• TASK BRIEF
Write out the listing beneath this instruction in its entirety, exactly as it reads.

• EXCERPTED DATA
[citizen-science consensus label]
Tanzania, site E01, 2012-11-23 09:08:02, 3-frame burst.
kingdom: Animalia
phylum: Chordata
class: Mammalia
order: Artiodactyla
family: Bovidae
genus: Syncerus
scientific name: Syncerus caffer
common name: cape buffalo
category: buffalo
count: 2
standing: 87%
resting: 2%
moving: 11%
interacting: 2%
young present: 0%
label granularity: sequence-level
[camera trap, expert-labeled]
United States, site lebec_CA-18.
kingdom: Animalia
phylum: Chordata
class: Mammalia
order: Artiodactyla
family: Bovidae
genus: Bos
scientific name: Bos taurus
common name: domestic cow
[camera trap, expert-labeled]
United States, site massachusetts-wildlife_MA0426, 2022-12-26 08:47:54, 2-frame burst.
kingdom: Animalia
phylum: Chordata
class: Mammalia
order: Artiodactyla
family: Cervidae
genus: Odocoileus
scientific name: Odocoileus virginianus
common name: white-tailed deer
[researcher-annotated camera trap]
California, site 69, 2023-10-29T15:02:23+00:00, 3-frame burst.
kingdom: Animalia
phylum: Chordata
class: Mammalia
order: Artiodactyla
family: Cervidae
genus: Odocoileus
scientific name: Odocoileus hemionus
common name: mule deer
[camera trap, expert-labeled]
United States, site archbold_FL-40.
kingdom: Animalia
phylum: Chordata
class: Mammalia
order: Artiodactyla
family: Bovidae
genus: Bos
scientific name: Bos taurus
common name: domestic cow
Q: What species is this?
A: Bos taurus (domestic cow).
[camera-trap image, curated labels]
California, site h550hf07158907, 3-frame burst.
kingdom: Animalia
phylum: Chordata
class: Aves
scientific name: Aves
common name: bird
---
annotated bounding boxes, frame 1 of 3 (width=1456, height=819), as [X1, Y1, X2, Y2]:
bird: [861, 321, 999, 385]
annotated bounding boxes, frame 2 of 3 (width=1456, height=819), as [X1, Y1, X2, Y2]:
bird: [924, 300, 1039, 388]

• YOUR SOLUTION
[citizen-science consensus label]
Tanzania, site E01, 2012-11-23 09:08:02, 3-frame burst.
kingdom: Animalia
phylum: Chordata
class: Mammalia
order: Artiodactyla
family: Bovidae
genus: Syncerus
scientific name: Syncerus caffer
common name: cape buffalo
category: buffalo
count: 2
standing: 87%
resting: 2%
moving: 11%
interacting: 2%
young present: 0%
label granularity: sequence-level
[camera trap, expert-labeled]
United States, site lebec_CA-18.
kingdom: Animalia
phylum: Chordata
class: Mammalia
order: Artiodactyla
family: Bovidae
genus: Bos
scientific name: Bos taurus
common name: domestic cow
[camera trap, expert-labeled]
United States, site massachusetts-wildlife_MA0426, 2022-12-26 08:47:54, 2-frame burst.
kingdom: Animalia
phylum: Chordata
class: Mammalia
order: Artiodactyla
family: Cervidae
genus: Odocoileus
scientific name: Odocoileus virginianus
common name: white-tailed deer
[researcher-annotated camera trap]
California, site 69, 2023-10-29T15:02:23+00:00, 3-frame burst.
kingdom: Animalia
phylum: Chordata
class: Mammalia
order: Artiodactyla
family: Cervidae
genus: Odocoileus
scientific name: Odocoileus hemionus
common name: mule deer
[camera trap, expert-labeled]
United States, site archbold_FL-40.
kingdom: Animalia
phylum: Chordata
class: Mammalia
order: Artiodactyla
family: Bovidae
genus: Bos
scientific name: Bos taurus
common name: domestic cow
Q: What species is this?
A: Bos taurus (domestic cow).
[camera-trap image, curated labels]
California, site h550hf07158907, 3-frame burst.
kingdom: Animalia
phylum: Chordata
class: Aves
scientific name: Aves
common name: bird
---
annotated bounding boxes, frame 1 of 3 (width=1456, height=819), as [X1, Y1, X2, Y2]:
bird: [861, 321, 999, 385]
annotated bounding boxes, frame 2 of 3 (width=1456, height=819), as [X1, Y1, X2, Y2]:
bird: [924, 300, 1039, 388]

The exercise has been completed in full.